Task directions: Arrange the records from the start through the line containing "3174 millimetres" as a two-column CSV with the headers request and answer and one row per record. Put each record's text and its answer in their own quoted fields, with line breaks replaced by spaces.

[begin Records supplied]

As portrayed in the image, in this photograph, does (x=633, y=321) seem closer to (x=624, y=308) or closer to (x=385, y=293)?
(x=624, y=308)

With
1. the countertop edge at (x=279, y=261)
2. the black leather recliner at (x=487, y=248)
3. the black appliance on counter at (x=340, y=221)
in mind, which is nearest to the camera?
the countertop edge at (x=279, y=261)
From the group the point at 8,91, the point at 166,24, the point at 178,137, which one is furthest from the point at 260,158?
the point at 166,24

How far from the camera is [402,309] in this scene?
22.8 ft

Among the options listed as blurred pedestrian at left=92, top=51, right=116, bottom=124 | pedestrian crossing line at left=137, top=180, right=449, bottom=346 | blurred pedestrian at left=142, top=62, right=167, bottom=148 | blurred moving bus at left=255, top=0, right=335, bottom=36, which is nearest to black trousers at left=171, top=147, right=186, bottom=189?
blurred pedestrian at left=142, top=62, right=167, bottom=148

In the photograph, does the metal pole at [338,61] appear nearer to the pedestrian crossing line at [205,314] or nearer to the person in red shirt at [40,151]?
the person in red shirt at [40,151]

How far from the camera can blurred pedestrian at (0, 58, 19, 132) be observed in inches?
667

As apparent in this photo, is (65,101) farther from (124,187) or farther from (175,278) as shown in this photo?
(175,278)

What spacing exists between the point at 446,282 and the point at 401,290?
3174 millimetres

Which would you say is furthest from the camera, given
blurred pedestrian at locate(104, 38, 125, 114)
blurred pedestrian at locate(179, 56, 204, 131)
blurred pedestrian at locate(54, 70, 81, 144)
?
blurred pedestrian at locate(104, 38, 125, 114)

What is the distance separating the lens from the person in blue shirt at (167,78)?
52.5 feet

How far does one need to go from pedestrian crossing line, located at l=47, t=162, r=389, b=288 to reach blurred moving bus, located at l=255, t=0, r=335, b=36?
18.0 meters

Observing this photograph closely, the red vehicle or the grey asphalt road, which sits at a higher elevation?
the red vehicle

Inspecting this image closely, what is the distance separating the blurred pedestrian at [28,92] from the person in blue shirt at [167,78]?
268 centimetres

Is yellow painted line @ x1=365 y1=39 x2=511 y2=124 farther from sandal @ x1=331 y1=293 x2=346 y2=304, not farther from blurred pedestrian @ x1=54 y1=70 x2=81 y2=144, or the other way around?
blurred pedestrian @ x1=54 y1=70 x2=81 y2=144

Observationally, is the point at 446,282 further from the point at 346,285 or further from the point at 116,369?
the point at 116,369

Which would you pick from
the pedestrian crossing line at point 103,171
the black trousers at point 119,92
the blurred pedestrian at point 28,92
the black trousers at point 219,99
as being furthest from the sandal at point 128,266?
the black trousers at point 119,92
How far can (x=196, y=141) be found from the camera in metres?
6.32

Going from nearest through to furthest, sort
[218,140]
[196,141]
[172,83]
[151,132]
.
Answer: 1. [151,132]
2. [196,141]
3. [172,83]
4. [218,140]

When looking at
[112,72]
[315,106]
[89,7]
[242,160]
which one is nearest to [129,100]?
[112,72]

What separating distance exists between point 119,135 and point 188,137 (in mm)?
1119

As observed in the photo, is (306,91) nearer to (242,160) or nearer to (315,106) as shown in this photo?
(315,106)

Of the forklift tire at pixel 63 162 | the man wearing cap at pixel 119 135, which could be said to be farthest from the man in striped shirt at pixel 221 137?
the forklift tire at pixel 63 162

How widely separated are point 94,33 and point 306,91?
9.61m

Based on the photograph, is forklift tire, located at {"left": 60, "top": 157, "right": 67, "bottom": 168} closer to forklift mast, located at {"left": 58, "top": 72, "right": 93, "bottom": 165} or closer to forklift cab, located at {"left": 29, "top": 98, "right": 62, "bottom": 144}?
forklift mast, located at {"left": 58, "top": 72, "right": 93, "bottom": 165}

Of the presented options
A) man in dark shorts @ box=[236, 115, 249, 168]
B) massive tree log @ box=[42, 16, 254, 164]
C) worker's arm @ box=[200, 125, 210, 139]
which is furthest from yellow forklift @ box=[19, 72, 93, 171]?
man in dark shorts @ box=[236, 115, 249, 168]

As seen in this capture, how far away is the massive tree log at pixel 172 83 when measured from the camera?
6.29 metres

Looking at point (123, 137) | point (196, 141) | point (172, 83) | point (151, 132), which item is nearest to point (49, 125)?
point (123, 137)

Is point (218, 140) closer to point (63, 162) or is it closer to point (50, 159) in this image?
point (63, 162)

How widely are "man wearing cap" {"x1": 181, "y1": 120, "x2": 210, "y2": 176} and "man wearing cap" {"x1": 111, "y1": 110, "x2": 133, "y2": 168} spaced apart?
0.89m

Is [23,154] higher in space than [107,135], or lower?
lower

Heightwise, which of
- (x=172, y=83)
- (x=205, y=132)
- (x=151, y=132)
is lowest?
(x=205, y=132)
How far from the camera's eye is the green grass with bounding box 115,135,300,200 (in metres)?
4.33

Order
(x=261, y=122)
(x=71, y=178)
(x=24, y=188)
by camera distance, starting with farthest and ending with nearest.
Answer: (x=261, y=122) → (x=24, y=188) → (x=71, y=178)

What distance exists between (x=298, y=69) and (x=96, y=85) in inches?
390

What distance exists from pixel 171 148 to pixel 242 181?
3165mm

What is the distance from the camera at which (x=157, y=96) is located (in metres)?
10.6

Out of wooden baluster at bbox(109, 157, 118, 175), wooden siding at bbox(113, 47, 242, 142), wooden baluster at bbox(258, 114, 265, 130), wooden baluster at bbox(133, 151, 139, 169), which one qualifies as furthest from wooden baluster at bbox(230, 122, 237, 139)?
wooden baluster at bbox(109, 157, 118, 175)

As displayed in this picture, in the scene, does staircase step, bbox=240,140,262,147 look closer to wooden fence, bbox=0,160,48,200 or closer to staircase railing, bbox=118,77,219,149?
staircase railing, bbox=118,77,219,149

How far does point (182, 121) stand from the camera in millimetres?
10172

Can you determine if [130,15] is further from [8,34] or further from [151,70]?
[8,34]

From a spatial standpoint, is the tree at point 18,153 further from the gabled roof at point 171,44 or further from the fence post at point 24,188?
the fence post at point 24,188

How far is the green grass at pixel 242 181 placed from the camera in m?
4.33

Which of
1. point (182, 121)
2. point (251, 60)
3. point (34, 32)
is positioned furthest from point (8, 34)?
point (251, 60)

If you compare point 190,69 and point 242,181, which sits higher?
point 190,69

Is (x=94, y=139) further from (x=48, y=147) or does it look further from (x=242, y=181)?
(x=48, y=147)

[end Records supplied]

Reply to the task:
request,answer
"As portrayed in the image, in this photograph, does (x=633, y=321) seem closer to (x=624, y=308) or closer to (x=385, y=293)?","(x=624, y=308)"
"With 1. the countertop edge at (x=279, y=261) 2. the black leather recliner at (x=487, y=248) 3. the black appliance on counter at (x=340, y=221) in mind, which is nearest to the camera?","the countertop edge at (x=279, y=261)"
"From the group the point at 8,91, the point at 166,24, the point at 178,137, which one is furthest from the point at 260,158?","the point at 166,24"
"How far from the camera is [402,309] in this scene?","22.8 ft"
"Among the options listed as blurred pedestrian at left=92, top=51, right=116, bottom=124 | pedestrian crossing line at left=137, top=180, right=449, bottom=346 | blurred pedestrian at left=142, top=62, right=167, bottom=148 | blurred moving bus at left=255, top=0, right=335, bottom=36, which is nearest to black trousers at left=171, top=147, right=186, bottom=189?","blurred pedestrian at left=142, top=62, right=167, bottom=148"
"In the photograph, does the metal pole at [338,61] appear nearer to the pedestrian crossing line at [205,314] or nearer to the person in red shirt at [40,151]?","the person in red shirt at [40,151]"
"How far from the camera can blurred pedestrian at (0, 58, 19, 132) be observed in inches?","667"
"As apparent in this photo, is (65,101) farther from (124,187) or farther from (175,278) as shown in this photo?","(175,278)"
"What spacing exists between the point at 446,282 and the point at 401,290?","3174 millimetres"